By default, use MKL as virtual provider for blas/lapack/fftw with Intel compilers (classic and llvm-based/oneapi); update site configs to revert to openblas/fftw as needed; skip wgrib2 with Intel oneapi; bump odc to 1.5.2 #1226

climbfuji · 2024-08-07T21:21:06Z

Summary

Describe the changes made in this PR and why they are needed.

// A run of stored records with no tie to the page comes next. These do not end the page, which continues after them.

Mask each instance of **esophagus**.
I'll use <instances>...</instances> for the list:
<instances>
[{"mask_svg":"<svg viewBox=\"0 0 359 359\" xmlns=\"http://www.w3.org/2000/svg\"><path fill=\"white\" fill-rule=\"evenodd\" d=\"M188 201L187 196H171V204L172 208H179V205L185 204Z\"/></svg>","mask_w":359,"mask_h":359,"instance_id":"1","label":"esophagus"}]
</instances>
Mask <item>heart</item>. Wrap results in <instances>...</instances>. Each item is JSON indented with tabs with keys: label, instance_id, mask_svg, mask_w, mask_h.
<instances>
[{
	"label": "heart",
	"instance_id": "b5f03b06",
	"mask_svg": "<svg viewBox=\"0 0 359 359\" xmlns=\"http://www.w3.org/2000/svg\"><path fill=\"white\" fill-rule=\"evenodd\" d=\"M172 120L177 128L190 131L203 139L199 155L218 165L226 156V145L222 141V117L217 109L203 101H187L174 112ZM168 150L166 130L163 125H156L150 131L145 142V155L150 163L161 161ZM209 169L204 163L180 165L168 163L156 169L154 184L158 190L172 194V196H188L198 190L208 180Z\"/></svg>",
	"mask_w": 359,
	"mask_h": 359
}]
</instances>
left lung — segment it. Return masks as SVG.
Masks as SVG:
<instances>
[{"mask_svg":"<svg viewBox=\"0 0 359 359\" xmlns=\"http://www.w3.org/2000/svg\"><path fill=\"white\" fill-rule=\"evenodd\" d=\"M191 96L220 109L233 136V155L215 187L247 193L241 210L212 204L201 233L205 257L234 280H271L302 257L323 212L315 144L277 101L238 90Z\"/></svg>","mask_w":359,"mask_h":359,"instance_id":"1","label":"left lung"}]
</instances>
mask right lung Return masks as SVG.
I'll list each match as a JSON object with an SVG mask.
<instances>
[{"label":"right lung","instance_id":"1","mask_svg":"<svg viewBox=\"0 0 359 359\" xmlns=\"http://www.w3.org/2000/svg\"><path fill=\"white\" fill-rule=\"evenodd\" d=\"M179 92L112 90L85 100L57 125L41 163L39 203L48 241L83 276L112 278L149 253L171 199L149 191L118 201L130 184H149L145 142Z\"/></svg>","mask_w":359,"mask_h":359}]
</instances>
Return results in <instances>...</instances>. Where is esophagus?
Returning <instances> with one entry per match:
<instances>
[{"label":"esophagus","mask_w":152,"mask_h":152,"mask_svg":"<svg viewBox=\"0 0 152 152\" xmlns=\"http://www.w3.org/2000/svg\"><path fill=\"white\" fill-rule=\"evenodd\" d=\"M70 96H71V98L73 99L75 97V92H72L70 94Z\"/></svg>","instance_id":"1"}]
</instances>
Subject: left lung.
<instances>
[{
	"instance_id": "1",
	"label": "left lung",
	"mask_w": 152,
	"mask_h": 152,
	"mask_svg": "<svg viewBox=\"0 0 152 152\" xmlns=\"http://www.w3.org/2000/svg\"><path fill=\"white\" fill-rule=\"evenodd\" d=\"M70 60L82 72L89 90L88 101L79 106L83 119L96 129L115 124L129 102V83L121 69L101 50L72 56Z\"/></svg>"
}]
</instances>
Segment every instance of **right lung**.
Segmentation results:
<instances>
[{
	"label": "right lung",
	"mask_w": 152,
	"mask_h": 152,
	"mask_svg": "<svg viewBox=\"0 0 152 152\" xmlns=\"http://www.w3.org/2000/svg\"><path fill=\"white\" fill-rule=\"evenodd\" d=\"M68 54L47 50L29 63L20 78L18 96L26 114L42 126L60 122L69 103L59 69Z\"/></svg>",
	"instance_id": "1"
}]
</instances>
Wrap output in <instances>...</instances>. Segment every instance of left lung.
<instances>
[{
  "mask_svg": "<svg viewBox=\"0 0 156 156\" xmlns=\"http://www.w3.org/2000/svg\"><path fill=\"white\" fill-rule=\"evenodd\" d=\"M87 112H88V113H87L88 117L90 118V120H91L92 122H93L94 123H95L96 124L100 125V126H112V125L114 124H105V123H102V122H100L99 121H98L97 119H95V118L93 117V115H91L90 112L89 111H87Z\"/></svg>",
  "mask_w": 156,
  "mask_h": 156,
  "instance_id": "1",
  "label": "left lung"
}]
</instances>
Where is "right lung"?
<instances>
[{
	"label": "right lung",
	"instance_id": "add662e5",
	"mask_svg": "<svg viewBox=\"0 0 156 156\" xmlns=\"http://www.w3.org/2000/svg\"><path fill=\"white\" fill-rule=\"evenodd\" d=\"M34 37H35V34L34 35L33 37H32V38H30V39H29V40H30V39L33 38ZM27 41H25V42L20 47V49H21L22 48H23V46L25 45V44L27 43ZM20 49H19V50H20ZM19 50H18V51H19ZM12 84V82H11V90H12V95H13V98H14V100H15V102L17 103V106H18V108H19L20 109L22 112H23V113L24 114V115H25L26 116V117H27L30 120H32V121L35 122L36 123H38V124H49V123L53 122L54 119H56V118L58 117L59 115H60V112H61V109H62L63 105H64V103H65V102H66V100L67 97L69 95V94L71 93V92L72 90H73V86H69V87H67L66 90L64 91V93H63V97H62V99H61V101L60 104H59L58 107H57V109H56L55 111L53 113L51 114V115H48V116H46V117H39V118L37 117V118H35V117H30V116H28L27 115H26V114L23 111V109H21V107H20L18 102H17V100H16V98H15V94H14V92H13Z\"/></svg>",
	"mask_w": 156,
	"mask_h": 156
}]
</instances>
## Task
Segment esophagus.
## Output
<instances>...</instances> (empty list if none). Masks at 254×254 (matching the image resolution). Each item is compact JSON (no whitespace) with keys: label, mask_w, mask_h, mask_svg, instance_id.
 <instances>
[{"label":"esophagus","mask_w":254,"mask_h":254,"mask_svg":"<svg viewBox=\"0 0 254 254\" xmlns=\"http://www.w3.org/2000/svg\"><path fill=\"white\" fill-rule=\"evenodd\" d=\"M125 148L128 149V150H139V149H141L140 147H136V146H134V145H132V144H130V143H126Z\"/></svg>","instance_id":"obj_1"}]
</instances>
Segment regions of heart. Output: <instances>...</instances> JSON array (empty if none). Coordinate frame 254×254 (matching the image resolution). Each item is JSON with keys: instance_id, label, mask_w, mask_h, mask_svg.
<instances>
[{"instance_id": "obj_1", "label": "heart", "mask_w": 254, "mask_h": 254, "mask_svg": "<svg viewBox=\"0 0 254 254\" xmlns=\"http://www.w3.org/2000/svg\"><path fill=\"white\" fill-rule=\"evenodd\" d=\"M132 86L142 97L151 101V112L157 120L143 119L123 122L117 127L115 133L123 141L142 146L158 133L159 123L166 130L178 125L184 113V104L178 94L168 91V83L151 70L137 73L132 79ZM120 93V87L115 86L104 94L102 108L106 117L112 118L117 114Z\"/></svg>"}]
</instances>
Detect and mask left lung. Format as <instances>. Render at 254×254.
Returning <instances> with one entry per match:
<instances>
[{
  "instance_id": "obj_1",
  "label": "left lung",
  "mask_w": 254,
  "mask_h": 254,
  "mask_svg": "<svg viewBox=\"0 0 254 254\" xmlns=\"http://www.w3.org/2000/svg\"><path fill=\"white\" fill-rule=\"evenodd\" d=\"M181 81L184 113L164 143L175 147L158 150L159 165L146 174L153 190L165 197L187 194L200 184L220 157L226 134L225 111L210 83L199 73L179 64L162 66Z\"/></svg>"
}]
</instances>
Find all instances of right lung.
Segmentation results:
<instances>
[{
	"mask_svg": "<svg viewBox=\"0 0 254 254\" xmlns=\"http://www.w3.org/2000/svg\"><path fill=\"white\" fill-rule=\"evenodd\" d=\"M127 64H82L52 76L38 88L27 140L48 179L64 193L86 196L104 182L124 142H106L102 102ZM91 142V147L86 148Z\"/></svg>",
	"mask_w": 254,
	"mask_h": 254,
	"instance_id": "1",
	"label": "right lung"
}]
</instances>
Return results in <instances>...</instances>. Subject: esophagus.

Unrelated change but needed for gcc@13 support: bump odc from 1.4.6 to 1.5.2.
Split configs/common/packages.yaml into a compiler-independent configs/common/packages.yaml and compiler-dependent configs/common/packages_${COMPILER}.yaml; use openblas and fftw as virtual providers for blas, lapack, fftw-api with gnu@ and apple-clang@; use intel-oneapi-mkl with intel@ and oneapi@.
Site config updates for all sites: split packages.yaml into packages_${COMPILER}.yaml and add Intel MKL as external package for intel@ and oneapi@ compilers. Please follow the examples for blackpearl, narwhal, nautilus. Note that updating the site config does not imply testing the update (see section "Testing" below for which tests where done).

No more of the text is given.